§ **What to work on**: The dissertation calculator text below recommends a preliminary study of the literature. List each kind of source it names to consult for that study.

Dissertation Calculator

Assignment start and due dates

Enter the date you plan to start work and the due date of your assignment.

Start date

Required. Example: 12 31 2020

Due date

Required. Example: 12 31 2020

Assignment steps

Identify and refine your research question

Your interest in your research questions will help you maintain focus on the dissertation process. The work you do may become the starting place for future research work and the next step in your career. Choose a topic that interests you and will help you advance your career. However, your choice of topic will depend on the requirements of your professors, advisors, program, department, college, university, and academic discipline. Review any documents or handbooks that outline the requirements and expectations.

  • Examine the requirements, expectations, and methods used by your department, program, and advisor.
  • Review completed dissertations in your field, those done by students in your program, with your advisor, and on similar topics.
  • Set up a system for organizing your search results, citations, PDFs, primary sources, notes etc. using citation management tools (e.g. Zotero or EndNote) or other strategies. You can use these tools to create "in-text" citations and bibliographies or works cited lists as you write.
  • In some cases, you will be given a research question or a list of topics to choose from by your advisor.In other cases, you will develop a topic based on your own research interests.
  • Review departmental information to learn about faculty research areas and identify faculty who might be interested in working with you. Try Experts@Minnesota.
  • Do a preliminary study of the literature related to your topics to understand previous research, key themes, issues, variables, methodologies, limitations, terminology, controversies, and gaps in the current research. Identify significant researchers and scholars working in the area. Consult a variety of sources such as websites, research blogs, books, journal articles, conferences, organizations, and other sources.
  • Narrow your ideas to 2 or 3 possible research questions. Evaluate your question using criteria like feasibility, scope (too narrow or too broad), your level of interest, and future benefit to your career.
  • Discuss your ideas with classmates, colleagues, mentors, and other professors for comment and feedback.
  • Organize your research ideas into a pre-proposal for use in discussion and negotiation with your advisor.
  • Revise and modify as needed based on comments gathered.
  • Be sure that you and your advisor are in agreement about the research questions before drafting the final proposal.
Tips from the Libraries

Percent time spent on this step: 5

Develop the research design and methodology

The research design is the strategy or blueprint for the collection, measurement, and analysis of your data (data can be numbers, images, texts, interview transcripts, etc.). Generally the design is the overall logical structure for your project and the methodology refers to the detailed steps for data collection and analysis. The type of design and method used is determined by the nature of your research question. Certain research designs and methods are core to specific fields of study or programs. Your design needs to be consistent with the requirements and expectations of your advisor, committee, and program.

§ **Provided material**:

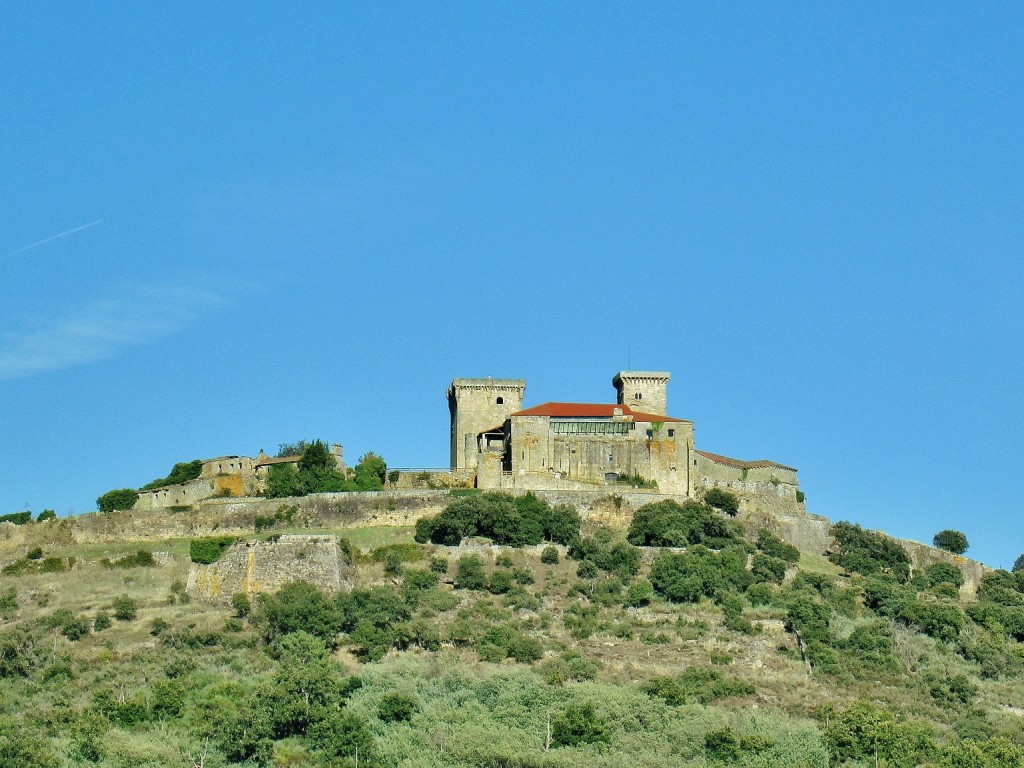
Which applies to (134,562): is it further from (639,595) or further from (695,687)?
(695,687)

§ **Answer for the task**:
- Websites
- Research blogs
- Books
- Journal articles
- Conferences
- Organizations